Als die Schildkröte einmal beinahe gestorben wäre
"Eine Wiege" von Angela Krauß schaukelt den Leser zwischen den großen Fragen des Daseins hin und her

Wo ein Weg zu Ende geht, der eines Lebens, womöglich sogar der eines Zeitalters, da richtet sich der Blick oftmals sehnsüchtig noch einmal auf den Anfang. Angela Krauß' schmaler Band "Eine Wiege" ist ein solcher Blick zurück auf die Anfänge des eigenen Daseins. Ein suchender, tastender, fragender Blick ist diese "Rede in Versen", wie das Buch in einer der vorangestellten Zeilen genannt wird. Kein klassischer Gedichtband mithin, sondern ein zusammenhängender, wenngleich nicht fließender Text, der mit Fotos aus den frühen Kinderjahren von Angela Krauß durchzogen ist. Ob Krauß diese Bilder, die ihr zum Schreibanlass werden, nach dem Tod ihrer Mutter entdeckt hat, mit dem das Buch endet, bleibt offen, liegt aber nahe.

Momentaufnahmen vom Beginn der eigenen Biographie werden hier betrachtet in der leisen Hoffnung, dass sich daraus mit einer sinnstiftenden Zwangsläufigkeit alles Folgende hat ergeben mögen und dass man es nun entdecken, herauslesen könne aus den Fotos.

Es sind nur wenige, kleinformatige Schwarzweißaufnahmen aus den fünfziger Jahren. Verschiedene von ihnen zeigen auf einer von Bäumen gesäumten, ansonsten leeren Straße ein kleines Mädchen, das einen Holzroller über das Pflaster schiebt: die Autorin selbst. Dazu gibt es Fotos der Mutter, wie sie im Gras schläft oder mit ihren Kindern einen Feldweg entlangspaziert. Auf zwei Aufnahmen nur ist der Vater von Angela Krauß zu erkennen. Nicht nur, weil er sich, wenige Jahre nachdem die Fotos entstanden sind, das Leben nahm, erscheint er in den Versen als eine fragile, gefährdete Gestalt. Eindrücklich die Episode, als er, der leidenschaftliche und gute Schwimmer, eines Tages unter seinem gekenterten Boot vor der Küste treibt, die Familie kann vom Strand die Not nur hilflos und voller Angst beobachten.

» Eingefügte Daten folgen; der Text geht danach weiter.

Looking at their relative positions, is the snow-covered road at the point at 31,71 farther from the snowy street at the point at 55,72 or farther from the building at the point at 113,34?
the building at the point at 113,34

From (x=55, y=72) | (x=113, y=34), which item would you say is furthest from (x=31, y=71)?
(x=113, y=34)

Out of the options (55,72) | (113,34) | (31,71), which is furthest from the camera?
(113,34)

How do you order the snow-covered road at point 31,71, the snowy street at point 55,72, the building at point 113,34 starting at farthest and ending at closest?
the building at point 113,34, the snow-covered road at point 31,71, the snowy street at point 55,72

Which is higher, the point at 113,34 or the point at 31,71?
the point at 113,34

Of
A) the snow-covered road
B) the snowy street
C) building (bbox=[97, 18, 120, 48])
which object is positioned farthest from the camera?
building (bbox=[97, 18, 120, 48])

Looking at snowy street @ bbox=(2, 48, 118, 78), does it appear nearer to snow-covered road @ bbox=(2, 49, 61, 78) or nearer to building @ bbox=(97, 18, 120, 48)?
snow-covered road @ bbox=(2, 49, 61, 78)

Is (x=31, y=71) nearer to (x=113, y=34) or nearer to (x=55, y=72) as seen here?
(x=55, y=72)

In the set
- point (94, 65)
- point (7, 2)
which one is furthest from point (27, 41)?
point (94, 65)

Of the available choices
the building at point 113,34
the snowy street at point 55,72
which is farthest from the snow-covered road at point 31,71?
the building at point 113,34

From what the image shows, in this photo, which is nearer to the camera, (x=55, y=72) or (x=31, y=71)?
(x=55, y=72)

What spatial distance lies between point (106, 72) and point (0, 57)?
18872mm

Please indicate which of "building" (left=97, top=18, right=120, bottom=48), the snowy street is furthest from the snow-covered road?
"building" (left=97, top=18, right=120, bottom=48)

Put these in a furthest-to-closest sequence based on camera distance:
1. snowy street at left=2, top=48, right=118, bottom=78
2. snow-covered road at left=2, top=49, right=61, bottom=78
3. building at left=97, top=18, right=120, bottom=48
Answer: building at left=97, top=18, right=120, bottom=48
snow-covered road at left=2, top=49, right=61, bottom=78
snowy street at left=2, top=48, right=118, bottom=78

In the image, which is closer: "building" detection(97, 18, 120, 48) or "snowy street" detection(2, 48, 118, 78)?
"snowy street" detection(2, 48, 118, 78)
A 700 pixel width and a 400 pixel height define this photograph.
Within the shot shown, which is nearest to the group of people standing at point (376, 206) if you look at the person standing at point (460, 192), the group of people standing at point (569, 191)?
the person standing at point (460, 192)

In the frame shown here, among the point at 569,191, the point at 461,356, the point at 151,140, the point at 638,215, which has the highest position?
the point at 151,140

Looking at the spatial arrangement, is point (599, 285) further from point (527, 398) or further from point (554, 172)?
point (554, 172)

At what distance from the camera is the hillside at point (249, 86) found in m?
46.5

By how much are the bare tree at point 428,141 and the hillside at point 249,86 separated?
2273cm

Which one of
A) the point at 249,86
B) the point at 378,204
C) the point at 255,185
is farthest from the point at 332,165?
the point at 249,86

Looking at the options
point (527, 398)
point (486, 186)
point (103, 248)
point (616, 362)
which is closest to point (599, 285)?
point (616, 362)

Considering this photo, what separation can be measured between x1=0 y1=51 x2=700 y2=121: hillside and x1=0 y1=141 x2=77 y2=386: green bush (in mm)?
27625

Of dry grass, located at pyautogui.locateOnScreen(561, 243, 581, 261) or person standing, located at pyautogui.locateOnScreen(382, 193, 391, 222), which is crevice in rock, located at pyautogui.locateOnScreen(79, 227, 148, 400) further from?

Angela Krauß lässt, verstärkt wohl nicht zuletzt durch die Leere, die auf den Bildern gerade in den verschiedenen Straßenszenen herrscht, Szenen einer universellen Verlorenheit entstehen. Das Wissen um den Tod scheint dieses Dasein zu begleiten - oder ist es eher umgekehrt: In der rückblickenden Betrachtung schreibt er sich in die Verse ein? So bricht sich einmal die Erinnerung an eine geliebte Schildkröte Bahn. Stolz wird sie beim Besuch der Verwandten präsentiert. Aber wie groß ist das Erschrecken, als einer der Anwesenden zu bemerken meint, dass das Tier tot sei. Auf wenige Verse verdichtet, enthüllt sich an dieser vordergründig nur in den Augen des Kindes bedeutsamen Szene die Ambivalenz des Daseins, das beständig zwischen Hoffnung und Enttäuschung, Glück und Trauer oszilliert: "Das war am ersten Sonntag im März 1957, / als meine Schildkröte beinahe gestorben war. Und ich in ein Schreien ausbrach." Dieses Schreien vertreibt die Gäste, der Leser wiederum mag schon lächeln in Erwartung der frohen Auflösung dieser Episode. Die allerdings bleibt ihm verwehrt: "Dabei war mein kleines Kind / an diesem ersten Sonntag im März gar nicht gestorben. / Es war heimlich schon seit dem Winter tot."

Mit beinahe beiläufigen Szenen rührt Angela Krauß immer wieder an etwas ganz Wesentlichem. Deshalb wirken diese Momente sehr viel stärker als jene Passagen, in denen Krauß unmittelbar und mit einem etwas aus der Bahn schlagenden Furor die Fragen der Existenz diskutieren möchte.

Gerade aber mit den stillen Szenen, die auf eine vollends unprätentiöse Weise mit den privaten Aufnahmen korrespondieren, häufig allein durch das Arrangement auf den Seiten, setzt Krauß beim Leser etwas in Gang. Die Eingangsverse etwa, die allein für sich auf einer Seite stehen, lauten: "Ich bin ein Kind, / aber nicht dieses. / Ich bin das andere, / das mich bewohnt." Blättert man eine Seite weiter, wartet dort das erste der Fotos, zum ersten Mal steht dort das kleine blonde Mädchen mit seinem Roller, das dem Betrachter ins Gesicht blickt. Das Rätselhafte und zugleich Verlorene, das die Verse genauso wie das Bild grundiert, schickt den Leser auf eine gedankliche Reise, deren Ziel kaum zu benennen ist. Wohl auch deshalb nicht, weil die folgenden Verse das Denken wieder in eine andere Richtung tragen. Wie es der Titel verheißt, ist die Lektüre dieses Bandes wie eine sanfte Wiegebewegung, die mal hier, mal da die großen existentiellen Fragen streift.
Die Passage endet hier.